A. Statutory Disqualification
DTC Rule 2 sets forth the basic standards for the admission of DTC Participants and defines certain criteria that may disqualify an applicant from participation. While the factors that may disqualify an applicant are generally consistent among DTC, FICC, and NSCC rules, DTC's rules do not specifically reference an order of statutory disqualification as defined in Section 3(a)(39) of the Act [3] among its disqualification criteria.[4] To promote uniformity among the rules of DTC and its affiliates, DTC is adding such a provision to its rules.
B. Associated Persons
DTC rules include applicant disqualification criteria for persons and/or entities “associated” with an applicant. Because it is not easily ascertainable as to what entities or individuals are “associated” with a particular entity, DTC is amending these provisions in its rules so that they are consistent with internal surveillance procedures. DTC is changing references to persons “associated” with the applicant to references to “controlling management,” which shall be defined to mean the Chief Executive Officer, Chief Financial Officer, and Chief Operating Officer, or their equivalents. These are the officers that are currently screened by DTC's risk management pursuant to internal procedures. DTC is also adding language to its rules that would require applicants to inform DTC as to any member of its controlling management that is or becomes subject to statutory disqualification.

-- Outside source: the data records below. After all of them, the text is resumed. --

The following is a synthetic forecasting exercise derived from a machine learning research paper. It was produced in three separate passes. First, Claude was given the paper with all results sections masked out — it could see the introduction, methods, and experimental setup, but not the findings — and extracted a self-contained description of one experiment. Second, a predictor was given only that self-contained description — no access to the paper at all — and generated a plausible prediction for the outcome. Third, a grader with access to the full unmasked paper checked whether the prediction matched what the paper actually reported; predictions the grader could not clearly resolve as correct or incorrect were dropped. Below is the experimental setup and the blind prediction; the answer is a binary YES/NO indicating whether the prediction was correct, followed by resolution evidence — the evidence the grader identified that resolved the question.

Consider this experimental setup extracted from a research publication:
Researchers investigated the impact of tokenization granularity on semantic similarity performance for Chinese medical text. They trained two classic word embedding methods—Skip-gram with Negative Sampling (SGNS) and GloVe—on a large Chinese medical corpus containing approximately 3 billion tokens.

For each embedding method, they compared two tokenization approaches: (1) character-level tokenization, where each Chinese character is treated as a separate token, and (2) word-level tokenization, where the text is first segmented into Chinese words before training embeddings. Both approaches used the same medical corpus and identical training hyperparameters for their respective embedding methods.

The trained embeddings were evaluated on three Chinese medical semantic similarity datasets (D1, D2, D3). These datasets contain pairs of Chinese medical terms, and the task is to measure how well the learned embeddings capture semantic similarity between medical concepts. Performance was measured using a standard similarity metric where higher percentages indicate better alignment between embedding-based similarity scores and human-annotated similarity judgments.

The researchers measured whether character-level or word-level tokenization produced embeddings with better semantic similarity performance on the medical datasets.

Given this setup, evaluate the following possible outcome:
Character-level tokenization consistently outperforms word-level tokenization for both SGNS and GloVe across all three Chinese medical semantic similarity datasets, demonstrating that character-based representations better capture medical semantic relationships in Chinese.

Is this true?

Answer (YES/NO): YES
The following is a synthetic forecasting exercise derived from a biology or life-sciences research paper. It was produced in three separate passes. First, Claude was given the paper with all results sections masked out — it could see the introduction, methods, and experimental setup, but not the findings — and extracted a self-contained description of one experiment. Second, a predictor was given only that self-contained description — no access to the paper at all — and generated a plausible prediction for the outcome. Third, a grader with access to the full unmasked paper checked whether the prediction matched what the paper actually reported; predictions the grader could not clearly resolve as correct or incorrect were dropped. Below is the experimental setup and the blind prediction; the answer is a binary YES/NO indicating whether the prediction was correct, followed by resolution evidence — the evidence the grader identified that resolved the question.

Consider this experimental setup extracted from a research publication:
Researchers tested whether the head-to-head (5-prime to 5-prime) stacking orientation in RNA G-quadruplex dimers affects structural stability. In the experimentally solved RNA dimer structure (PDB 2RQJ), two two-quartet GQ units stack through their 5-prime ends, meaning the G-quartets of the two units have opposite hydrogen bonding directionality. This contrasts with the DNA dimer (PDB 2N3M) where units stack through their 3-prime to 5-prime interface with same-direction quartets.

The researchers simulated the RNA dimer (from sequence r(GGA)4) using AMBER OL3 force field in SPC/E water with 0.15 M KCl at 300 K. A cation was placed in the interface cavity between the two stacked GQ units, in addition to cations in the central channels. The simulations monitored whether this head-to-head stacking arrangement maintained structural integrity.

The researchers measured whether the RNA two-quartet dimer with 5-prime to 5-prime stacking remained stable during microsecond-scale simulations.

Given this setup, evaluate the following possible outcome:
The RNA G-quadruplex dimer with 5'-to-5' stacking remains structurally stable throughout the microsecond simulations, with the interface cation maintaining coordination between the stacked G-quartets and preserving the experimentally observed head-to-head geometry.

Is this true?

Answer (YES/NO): NO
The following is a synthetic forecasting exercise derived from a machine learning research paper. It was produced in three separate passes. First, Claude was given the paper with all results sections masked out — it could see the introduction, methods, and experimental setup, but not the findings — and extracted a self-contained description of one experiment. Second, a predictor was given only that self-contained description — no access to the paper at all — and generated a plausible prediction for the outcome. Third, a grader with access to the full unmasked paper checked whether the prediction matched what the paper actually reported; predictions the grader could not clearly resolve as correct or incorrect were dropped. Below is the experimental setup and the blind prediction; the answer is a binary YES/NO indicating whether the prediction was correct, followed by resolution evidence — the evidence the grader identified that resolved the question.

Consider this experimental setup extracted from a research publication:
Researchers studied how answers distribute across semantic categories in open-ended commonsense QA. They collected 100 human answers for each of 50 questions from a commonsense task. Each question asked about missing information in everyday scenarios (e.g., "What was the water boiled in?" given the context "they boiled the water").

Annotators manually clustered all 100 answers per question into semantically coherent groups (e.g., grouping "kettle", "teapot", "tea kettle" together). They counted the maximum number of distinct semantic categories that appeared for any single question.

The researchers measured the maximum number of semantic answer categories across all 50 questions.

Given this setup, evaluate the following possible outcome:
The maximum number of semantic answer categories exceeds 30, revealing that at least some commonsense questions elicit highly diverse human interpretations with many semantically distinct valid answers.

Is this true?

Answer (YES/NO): NO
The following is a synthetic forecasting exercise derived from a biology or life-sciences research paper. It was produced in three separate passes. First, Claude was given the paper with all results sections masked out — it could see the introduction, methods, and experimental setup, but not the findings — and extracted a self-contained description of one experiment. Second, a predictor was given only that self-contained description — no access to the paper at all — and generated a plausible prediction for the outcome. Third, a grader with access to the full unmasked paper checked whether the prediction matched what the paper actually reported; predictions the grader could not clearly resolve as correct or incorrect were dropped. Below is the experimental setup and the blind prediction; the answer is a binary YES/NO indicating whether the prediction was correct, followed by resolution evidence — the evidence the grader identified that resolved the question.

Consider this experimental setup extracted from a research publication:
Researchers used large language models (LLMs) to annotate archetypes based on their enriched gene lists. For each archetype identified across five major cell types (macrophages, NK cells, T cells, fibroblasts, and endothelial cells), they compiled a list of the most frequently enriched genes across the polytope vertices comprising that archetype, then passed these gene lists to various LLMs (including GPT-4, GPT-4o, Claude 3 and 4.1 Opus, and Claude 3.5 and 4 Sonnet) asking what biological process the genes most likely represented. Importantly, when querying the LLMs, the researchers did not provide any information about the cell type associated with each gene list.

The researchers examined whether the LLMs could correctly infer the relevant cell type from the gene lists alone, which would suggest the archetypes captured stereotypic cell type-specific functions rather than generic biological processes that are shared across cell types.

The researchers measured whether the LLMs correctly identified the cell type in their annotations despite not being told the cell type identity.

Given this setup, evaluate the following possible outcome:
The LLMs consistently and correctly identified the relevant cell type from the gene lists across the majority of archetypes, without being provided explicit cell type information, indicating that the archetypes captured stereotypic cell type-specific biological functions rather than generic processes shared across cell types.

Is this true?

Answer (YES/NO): NO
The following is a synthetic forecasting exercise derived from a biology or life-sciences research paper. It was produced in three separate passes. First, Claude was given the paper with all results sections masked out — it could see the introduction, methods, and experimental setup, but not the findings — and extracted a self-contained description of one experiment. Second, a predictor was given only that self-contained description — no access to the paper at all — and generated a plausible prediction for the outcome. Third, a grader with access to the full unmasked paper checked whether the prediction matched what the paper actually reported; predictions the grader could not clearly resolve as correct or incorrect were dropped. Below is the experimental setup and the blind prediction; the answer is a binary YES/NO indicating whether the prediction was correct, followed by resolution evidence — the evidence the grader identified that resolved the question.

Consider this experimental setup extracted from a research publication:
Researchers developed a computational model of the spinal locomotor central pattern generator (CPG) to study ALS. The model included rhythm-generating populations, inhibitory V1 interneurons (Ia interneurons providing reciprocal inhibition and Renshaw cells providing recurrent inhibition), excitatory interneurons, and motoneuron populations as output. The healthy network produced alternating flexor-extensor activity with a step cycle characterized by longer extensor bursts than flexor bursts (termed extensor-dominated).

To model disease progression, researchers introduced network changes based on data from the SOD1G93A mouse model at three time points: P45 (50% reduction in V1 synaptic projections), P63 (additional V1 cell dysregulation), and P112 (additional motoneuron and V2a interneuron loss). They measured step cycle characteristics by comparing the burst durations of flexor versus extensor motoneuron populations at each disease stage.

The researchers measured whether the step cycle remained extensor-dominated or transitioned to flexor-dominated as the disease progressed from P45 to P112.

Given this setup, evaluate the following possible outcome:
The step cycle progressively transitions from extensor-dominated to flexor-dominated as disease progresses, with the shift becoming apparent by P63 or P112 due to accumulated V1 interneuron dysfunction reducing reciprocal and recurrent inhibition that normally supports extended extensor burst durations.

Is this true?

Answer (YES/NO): YES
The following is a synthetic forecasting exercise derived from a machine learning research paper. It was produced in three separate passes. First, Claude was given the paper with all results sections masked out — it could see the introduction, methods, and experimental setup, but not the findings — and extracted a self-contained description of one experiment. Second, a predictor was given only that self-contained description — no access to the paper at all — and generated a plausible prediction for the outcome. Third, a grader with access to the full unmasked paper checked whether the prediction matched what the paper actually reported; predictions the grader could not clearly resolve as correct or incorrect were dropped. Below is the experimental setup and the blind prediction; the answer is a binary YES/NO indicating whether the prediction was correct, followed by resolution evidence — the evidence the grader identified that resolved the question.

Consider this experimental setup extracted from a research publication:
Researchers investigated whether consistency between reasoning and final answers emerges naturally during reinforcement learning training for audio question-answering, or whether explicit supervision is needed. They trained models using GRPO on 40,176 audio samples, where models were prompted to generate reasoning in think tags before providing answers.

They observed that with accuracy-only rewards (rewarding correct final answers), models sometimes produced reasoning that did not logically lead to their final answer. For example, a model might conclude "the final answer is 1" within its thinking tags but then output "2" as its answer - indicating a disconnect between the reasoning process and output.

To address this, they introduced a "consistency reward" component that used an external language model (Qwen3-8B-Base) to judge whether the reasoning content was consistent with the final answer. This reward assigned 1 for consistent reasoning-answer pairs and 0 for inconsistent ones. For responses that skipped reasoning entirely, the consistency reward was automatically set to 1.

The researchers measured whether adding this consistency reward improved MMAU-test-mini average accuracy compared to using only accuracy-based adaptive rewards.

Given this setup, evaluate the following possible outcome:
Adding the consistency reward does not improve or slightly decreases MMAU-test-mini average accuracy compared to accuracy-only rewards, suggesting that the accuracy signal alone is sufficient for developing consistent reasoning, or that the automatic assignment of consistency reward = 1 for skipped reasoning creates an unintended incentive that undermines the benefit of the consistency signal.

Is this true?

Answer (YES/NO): NO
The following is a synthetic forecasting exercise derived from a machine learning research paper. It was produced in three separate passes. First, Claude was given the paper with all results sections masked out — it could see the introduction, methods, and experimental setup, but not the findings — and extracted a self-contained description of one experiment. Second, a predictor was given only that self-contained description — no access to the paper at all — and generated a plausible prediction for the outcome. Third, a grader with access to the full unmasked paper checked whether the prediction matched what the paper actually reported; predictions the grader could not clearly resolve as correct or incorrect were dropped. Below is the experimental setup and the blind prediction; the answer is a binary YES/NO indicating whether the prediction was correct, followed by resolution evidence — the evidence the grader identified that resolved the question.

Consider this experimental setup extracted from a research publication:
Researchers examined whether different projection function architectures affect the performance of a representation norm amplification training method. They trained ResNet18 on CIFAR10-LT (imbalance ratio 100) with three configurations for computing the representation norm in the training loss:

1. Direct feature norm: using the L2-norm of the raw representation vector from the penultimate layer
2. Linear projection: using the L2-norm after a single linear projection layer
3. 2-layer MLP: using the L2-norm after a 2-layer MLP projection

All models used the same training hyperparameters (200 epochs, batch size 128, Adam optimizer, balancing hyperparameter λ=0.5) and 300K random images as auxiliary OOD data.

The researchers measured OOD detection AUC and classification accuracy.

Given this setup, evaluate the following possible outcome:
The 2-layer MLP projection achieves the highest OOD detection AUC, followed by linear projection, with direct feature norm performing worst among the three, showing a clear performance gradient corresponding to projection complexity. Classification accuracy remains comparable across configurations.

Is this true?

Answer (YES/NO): NO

C. Amendment to Willful Violation
DTC rules currently include as a disqualification criterion the applicant's or an associated person's “willful” violation of the Securities Act of 1933,[5] the Act, the Investment Company Act of 1940,[6] the Investment Advisors Act of 1940,[7] or any rule or regulation promulgated thereunder. DTC is removing the word “willful” from this provision because DTC believes that any violation of these provisions should be a disqualification criterion.
Changes similar to those outlined in Sections A, B, and C above will be made to DTC Rule 10, “Discretionary Termination.”
III. Discussion
The Commission finds that the proposed rule change is consistent with the requirements of the Act and the rules and regulations thereunder applicable to a registered clearing agency. In particular, the Commission believes the proposal is consistent with the requirements of Section 17A(b)(3)(F),[8] which, among other things, requires that the rules of a clearing agency are designed to remove impediments to and perfect the mechanisms of a national system for the prompt and accurate clearance and settlement of securities transactions and with the requirements of Section 17A(b)(3)(H) [9] which, among other things, requires that the rules of a clearing agency provide a fair procedure with respect to the disciplining of participants and the denial of participation to any person seeking to be a participant. The Commission finds that the proposed rule change, which amends DTC's applicant disqualification criteria contained within its rules, is consistent with those statutory obligations.
IV. Conclusion
On the basis of the foregoing, the Commission finds that the proposal is consistent with the requirements of the Act and in particular with the requirements of Section 17A of the Act [10] and the rules and regulations thereunder.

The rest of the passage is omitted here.